Further, let’s not forget 2011 champ John Baker. We saw his team on Tuesday at the Tudor track as his luxuriously furred huskies trotted in time like a synchronome. He has always been frustrated in the first few days of racing by warm weather common to the Willow restart—-his dogs are trained in very severe weather above the arctic circle at Kotzebue and have thick coaTS. I know he has been thinking about this problem—maybe the reason he brought his dogs to Anchorage a few days earlier.. Baker has the fastest Iditarod time ever of 8 days 18 hours 46 minutes. He knows how to blister the trail. After he completed his sixteen mile training run, he commented, as much to himeself and the black spruce on the training trail as anybody listening, “I think this team is smoother than my winning team.” Honestly, I don’t think one of his chargers was less than 60 pounds. Baker needs a trail that favors strength.
Cym Smyth, Dean insists, is a team to watch.
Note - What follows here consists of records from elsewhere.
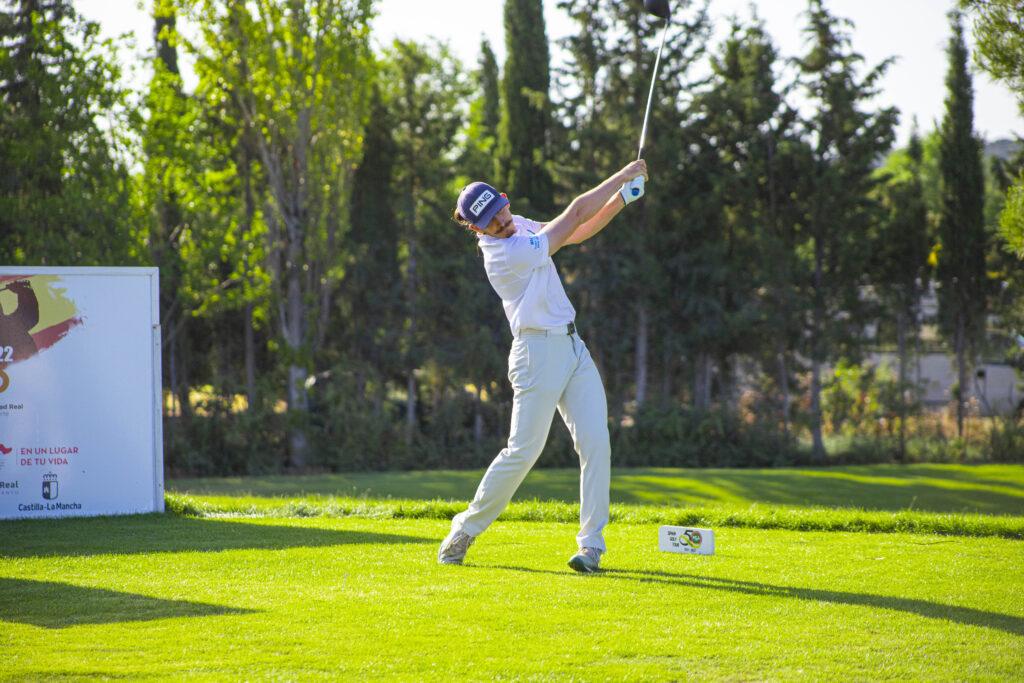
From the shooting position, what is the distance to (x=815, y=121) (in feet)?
82.4

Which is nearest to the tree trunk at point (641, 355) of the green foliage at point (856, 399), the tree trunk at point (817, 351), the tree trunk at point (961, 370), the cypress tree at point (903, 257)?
the tree trunk at point (817, 351)

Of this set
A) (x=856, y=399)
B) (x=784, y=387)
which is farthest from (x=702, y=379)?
(x=856, y=399)

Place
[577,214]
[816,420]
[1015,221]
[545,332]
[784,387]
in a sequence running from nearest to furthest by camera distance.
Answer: [577,214]
[545,332]
[1015,221]
[816,420]
[784,387]

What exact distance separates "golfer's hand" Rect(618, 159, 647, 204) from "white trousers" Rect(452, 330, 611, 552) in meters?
0.85

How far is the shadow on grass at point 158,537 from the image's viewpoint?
7.39 metres

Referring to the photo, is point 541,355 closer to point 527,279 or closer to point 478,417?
point 527,279

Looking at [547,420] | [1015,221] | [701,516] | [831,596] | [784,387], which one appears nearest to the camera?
[831,596]

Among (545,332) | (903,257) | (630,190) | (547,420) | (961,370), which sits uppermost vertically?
(903,257)

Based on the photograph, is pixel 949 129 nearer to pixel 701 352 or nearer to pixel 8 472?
pixel 701 352

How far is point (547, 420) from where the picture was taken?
6762 millimetres

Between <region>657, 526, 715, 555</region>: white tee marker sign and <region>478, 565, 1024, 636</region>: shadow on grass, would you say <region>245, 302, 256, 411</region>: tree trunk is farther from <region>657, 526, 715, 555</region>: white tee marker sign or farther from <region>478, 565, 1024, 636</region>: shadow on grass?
<region>478, 565, 1024, 636</region>: shadow on grass

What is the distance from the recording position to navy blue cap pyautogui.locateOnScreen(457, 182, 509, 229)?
640 cm

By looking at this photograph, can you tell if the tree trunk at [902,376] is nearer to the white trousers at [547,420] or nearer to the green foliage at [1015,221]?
the green foliage at [1015,221]

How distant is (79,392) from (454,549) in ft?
14.2
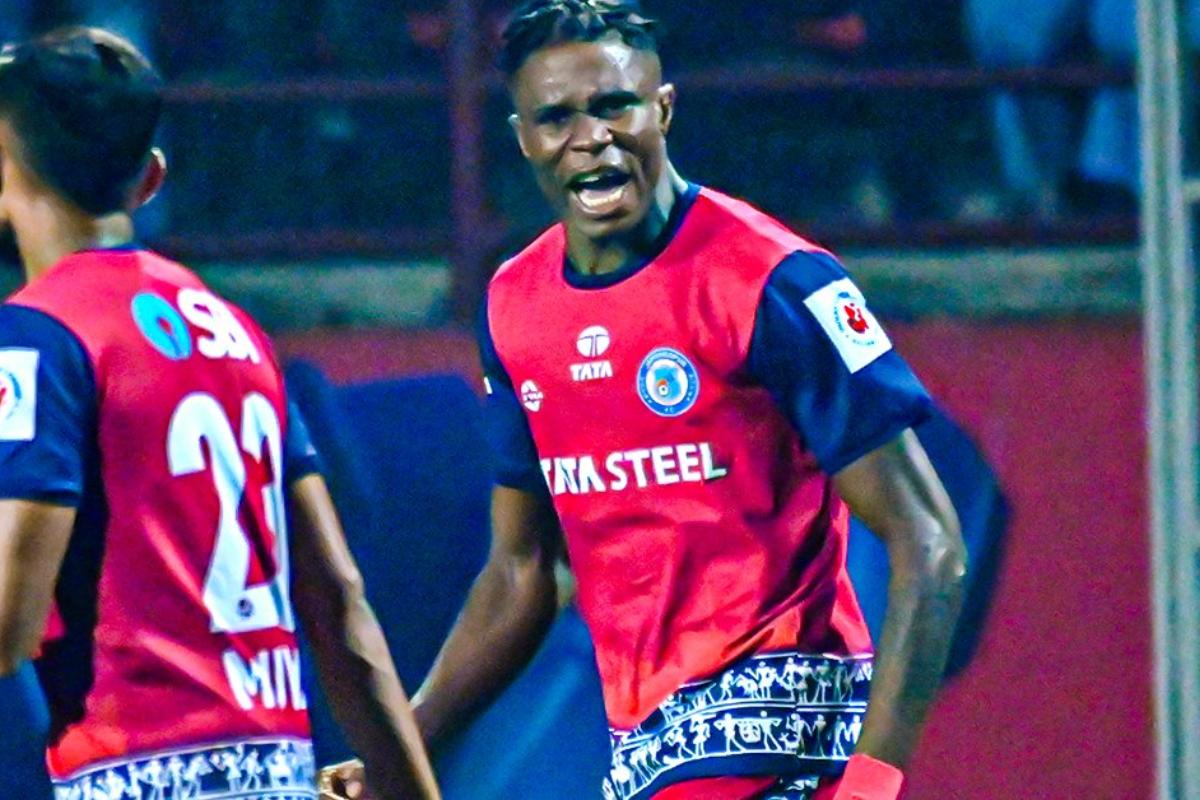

Martin Buser, the 4x champ, was a front runner in 2013. Fans may recall that he used a very unorthodox strategy and travelled over the Alaska Range to Rohn checkpoint for a 24 hour mandatory break. Very unconventional. But, it worked. He was leading the race on the Yukon (over half way) but then encountered absolutely dreary conditions of dissolving wet snow, rain, and depressingly soft trail. His team faded, but insider pundits do not forget he had a wonderful team. In the 2014 pre season, his team has been winning races and impressing observers. Buser has been somewhat of an enigma the last several years, but I cant help but think that he and team are ready to dominate. Some would observe that Buser requires a little luck, because his strategy asks for a clear trail in front of him. If he can grab the lead with his very fast team and stay on a good trail, without weather confrontations of snow and wind, he will be difficult to catch and pass.